**Aufgaben zur Übung**
1) Liste alles auf, was Depressionen laut dem Auszug über Depressionen nicht sind.
2) Stimmen diese Aussagen mit dem Auszug über Depressionen überein? Antworte jeweils mit Ja oder Nein und zitiere die entscheidenden Worte aus dem Auszug.
(a) Wenn Verwandte ersten Grades betroffen sind, liegt das Risiko für eine eigene Depression bei etwa 15 %.
(b) Die Person sitzt auf dem Sofa im WG-Zimmer, weil sie Angst vor dem Hund hat.
(c) Die erzählende Person weiß sicher, dass sie eine erbliche Vorbelastung in sich trägt.

Dann wurde ein anderes, mir sehr vertrautes Gesicht plötzlich immer grauer. Kein Tempo mehr in seiner Sprache, keine Scherze mehr, keine Entgegnungen. Sondern eine Person, die auf dem Sofa in meinem WG-Zimmer sitzt, weil sie sich davor fürchtet, in der eigenen Wohnung zu sein solange die Reinigungskraft dort arbeitet. Ratloses Schweigen an irgendwelchen viel zu tiefen Bäckereitischen, Stress dabei, sich mit Blick auf die Frühstückskarte für etwas zu entscheiden.
Er hätte jeden Tag sterben können, ohne zu müssen. Aber was ist schon der freie Wille, wenn die Seele von einem Monster besetzt ist? In diesen Wochen habe ich verstanden, dass alle diese Leben endlich sind. Ich fürchte diese Krankheit, denn sie ist als Gift in Menschen, die ich liebe. Sie ist der ewig schorfige Schnitt innerhalb meiner Familie. Ohne den ich einerseits nie geboren worden wäre. Andererseits ist diese Jahre vor meiner Existenz geschaffene Voraussetzung eben jener, dieser Entschluss einer mir fremden Person, das, was ich am meisten hasse auf der Welt. Meine konkrete Phobie außer Acht gelassen: Nichts jagt mir derart viel Angst ein, wie die Vorstellung, dass mich dieses Gespenst befällt.
Depressionen sind keine Stimmung, keine Laune, keine Schwäche und nicht die Abwesenheit von Willenskraft. Die chemischen Prozesse, die in unserem Hirn dafür sorgen, dass wir funktionieren, sind empfindlich und wenn sie aus dem Gleichgewicht geraten, kann sich außerhalb des Schädels das beste Leben in einem Teich voll Seerosen spiegeln. Das sogenannte ‚Glück‘ findet keine Rezeptoren und kann ohne sie nicht empfunden werden, auch nicht, wenn dem verstehenden Ich klar ist, dass dieses Leben ein gutes ist, eigentlich.
„Eine erbliche Vorbelastung trägt nach dem heutigen wissenschaftlichen Erkenntnisstand zu der Entstehung einer Depression wesentlich bei. Denn Depressionen treten familiär gehäuft auf. Sind Verwandte ersten Grades betroffen, liegt die Gefahr, selbst eine Depression zu entwickeln, bei etwa 15%.“, heißt es auf einer Internetseite. Ich weiß nicht, ob ich das in mir trage. Ob es ein Schatten dessen ist, der mich manchmal nach Feierabend vom Bett aus an die Decke gucken lässt, überfordert von dem Gedanken, noch einkaufen gehen zu müssen, weil der Hund sonst kein Futter hat. Ich bin kein psychisch kerngesunder Mensch und irgendwie entlastet mich diese Erkenntnis inzwischen, weil ich Tiefpunkte nicht mehr mit einer Schwäche verbinde, die ich bei anderen nicht sehe, sondern als Symptom von etwas, auf das ich nicht immer Zugriff habe.

**Angezeigte Daten**
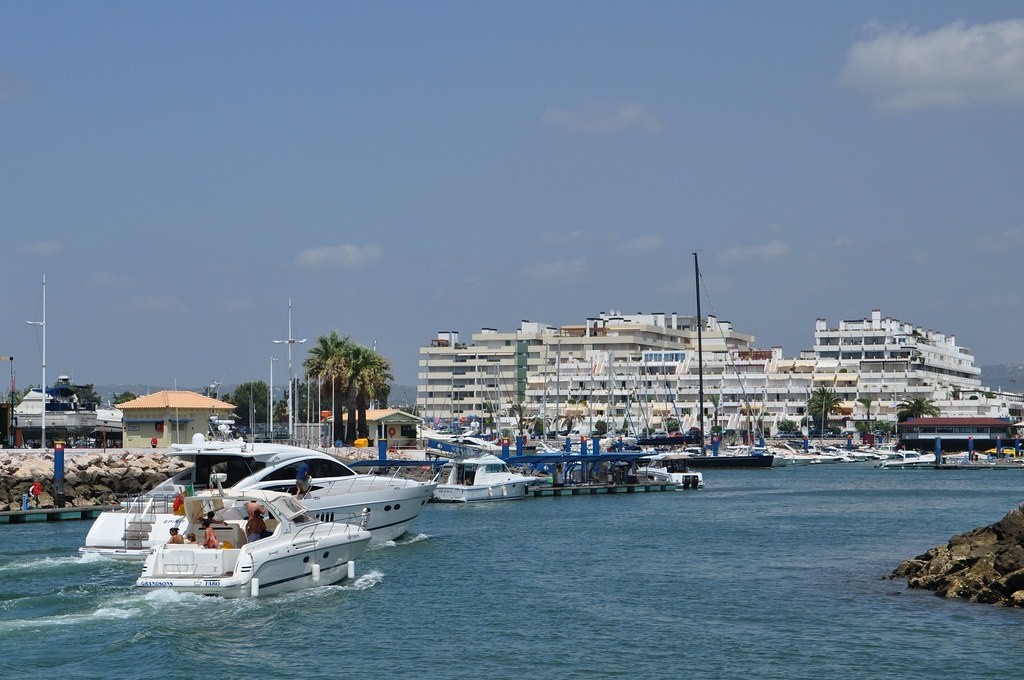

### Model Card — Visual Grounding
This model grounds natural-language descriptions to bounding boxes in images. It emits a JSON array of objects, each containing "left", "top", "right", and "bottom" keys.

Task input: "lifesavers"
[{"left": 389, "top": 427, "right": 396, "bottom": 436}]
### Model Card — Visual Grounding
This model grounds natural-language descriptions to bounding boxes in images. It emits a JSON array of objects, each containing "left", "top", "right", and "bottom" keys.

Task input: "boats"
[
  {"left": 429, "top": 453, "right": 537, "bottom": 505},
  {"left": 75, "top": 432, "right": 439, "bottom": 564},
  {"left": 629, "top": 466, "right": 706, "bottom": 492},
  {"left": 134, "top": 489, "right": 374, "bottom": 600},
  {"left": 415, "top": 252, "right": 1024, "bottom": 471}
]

...

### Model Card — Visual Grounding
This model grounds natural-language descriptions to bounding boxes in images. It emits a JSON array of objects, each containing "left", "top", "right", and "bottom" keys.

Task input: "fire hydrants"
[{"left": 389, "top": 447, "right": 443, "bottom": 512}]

**Gelöste Aufgaben**
1)
- Stimmung
- Laune
- Schwäche
- Abwesenheit von Willenskraft

2)
(a) Ja: „Sind Verwandte ersten Grades betroffen, liegt die Gefahr, selbst eine Depression zu entwickeln, bei etwa 15%.“
(b) Nein: „weil sie sich davor fürchtet, in der eigenen Wohnung zu sein solange die Reinigungskraft dort arbeitet“
(c) Nein: „Ich weiß nicht, ob ich das in mir trage.“